> _TRAVAIL À FAIRE_
A: Dans le texte sur les soldats africains de la Grande guerre, relevez les territoires hors d'Afrique où l'armée française recruta aussi.
B: Recopiez le passage du texte sur les soldats africains allant de "Au moment où" jusqu'à "samedi 7 juin." inclus.

> _TEXTE PRÉSENTÉ_
<<<<

Au moment où vont commencer les commémorations du début de la Première Guerre mondiale, il me semble important de rappeler le rôle que les soldats africains y ont joué. Je partage avec vous une intervention que j’ai eu l’honneur de faire au Sénat le samedi 7 juin.
La Première Guerre mondiale occupe une occupe une place centrale dans notre histoire. Elle a été un suicide collectif des nations européennes qui ne se sont jamais remises de cette saignée sans précédent d’hommes jeunes et de l’effondrement de leurs économies collectives. Son ampleur a été une surprise, chacun pensant qu’elle ne durerait que quelques mois. Elle a été difficile à comprendre pour les Français pour lesquels Sarajevo et l’ultimatum austro-hongrois à la Serbie étaient bien loin. Et pourtant les sentiments nationalistes se sont exacerbés dans chaque pays et ont conduit à 4 ans de boucherie inutile, de surplace militaire, essentiellement sur le territoire français.
Alors que nous commémorons le centenaire de la « Grande guerre » pendant les quatre années qui viennent, nous devons rendre hommage à tous ceux qui ont défendu la France dans cette mêlée sanguinaire. Je pense bien sûr aux 8 millions de soldats français qui ont combattu au front, morts sur le champ de bataille ou rentrés chez eux avec la « gueule cassée » à la fin de la guerre. Je pense aussi aux hommes et aux femmes qui, restés à l’arrière, ont apporté un soutien moral indéfectible à nos troupes et ont fourni une main d’œuvre nombreuse à notre industrie. Je pense également aux Alliés, notamment les Américains à partir de 1917, qui ont largement contribué à la victoire finale. Je pense enfin aux colonies où la France puisa aussi bien des ressources pour son économie que des soldats pour son armée. C’est la mémoire de ces soldats et plus précisément des soldats africains – même si l’armée française recruta aussi en Indochine, aux Antilles ou encore en Guyane – que je veux honorer aujourd’hui.
L’histoire de ces soldats et de leur participation à la Première Guerre mondiale demeure une réalité trop souvent méconnue, trop rarement reconnue. Réduite à sa portion congrue dans les livres d’histoire, elle est encore trop timidement évoquée dans les discours officiels. Cette forme d’amnésie plus ou moins volontaire, que l’on retrouve chez nos voisins européens mais aussi dans les anciennes colonies, est regrettable. Il est aujourd’hui essentiel de retrouver une mémoire apaisée autour de l’histoire partagée des soldats français et africains dans la Grande guerre. Cela me semble d’autant plus nécessaire qu’à l’heure où les questions identitaires agitent la classe politique et provoquent de débats souvent irrationnels, cet épisode de notre récit national rappelle ce que la France et les Français doivent aux soldats coloniaux qui ont payé un lourd tribut pour notre pays et il offre également aux générations de descendants des combattants des colonies le moyen de mieux comprendre leurs liens et leur histoire commune avec la France.

>>>>

> _DONNÉES FOURNIES_
<<<<

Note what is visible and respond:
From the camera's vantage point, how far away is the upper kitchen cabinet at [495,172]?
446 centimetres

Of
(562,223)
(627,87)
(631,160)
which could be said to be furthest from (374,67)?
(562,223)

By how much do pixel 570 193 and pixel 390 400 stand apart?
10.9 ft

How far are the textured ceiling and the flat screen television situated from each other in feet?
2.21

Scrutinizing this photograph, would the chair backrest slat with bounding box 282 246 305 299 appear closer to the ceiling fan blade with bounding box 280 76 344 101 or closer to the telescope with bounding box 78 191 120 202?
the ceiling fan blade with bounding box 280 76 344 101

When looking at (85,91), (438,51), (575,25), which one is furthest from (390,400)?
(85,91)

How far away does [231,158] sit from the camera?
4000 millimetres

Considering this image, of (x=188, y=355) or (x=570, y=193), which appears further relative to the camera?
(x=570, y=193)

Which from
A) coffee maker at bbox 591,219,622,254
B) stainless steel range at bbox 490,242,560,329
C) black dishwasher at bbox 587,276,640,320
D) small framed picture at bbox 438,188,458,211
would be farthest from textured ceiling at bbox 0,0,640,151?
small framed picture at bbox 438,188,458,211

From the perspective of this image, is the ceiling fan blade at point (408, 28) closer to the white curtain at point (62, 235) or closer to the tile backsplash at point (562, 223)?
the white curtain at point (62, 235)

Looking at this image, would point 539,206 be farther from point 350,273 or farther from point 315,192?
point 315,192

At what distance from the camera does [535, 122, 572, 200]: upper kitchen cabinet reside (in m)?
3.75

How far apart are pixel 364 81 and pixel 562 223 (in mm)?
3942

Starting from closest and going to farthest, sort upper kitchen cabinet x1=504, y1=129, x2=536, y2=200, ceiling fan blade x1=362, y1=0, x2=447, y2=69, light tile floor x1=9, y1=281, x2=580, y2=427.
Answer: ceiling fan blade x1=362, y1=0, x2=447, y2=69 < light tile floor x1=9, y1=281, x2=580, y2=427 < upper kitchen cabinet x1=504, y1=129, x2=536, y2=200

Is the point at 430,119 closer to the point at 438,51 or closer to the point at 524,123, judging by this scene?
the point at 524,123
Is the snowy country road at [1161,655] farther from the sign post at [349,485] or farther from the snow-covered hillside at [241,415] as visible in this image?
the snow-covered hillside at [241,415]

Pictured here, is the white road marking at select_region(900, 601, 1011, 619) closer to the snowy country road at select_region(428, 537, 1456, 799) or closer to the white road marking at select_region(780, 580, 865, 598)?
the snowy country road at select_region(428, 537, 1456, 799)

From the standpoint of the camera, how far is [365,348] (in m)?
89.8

>>>>

> _TÂCHES CORRIGÉES_
A: Indochine, Antilles, Guyane

B:
Au moment où vont commencer les commémorations du début de la Première Guerre mondiale, il me semble important de rappeler le rôle que les soldats africains y ont joué. Je partage avec vous une intervention que j’ai eu l’honneur de faire au Sénat le samedi 7 juin.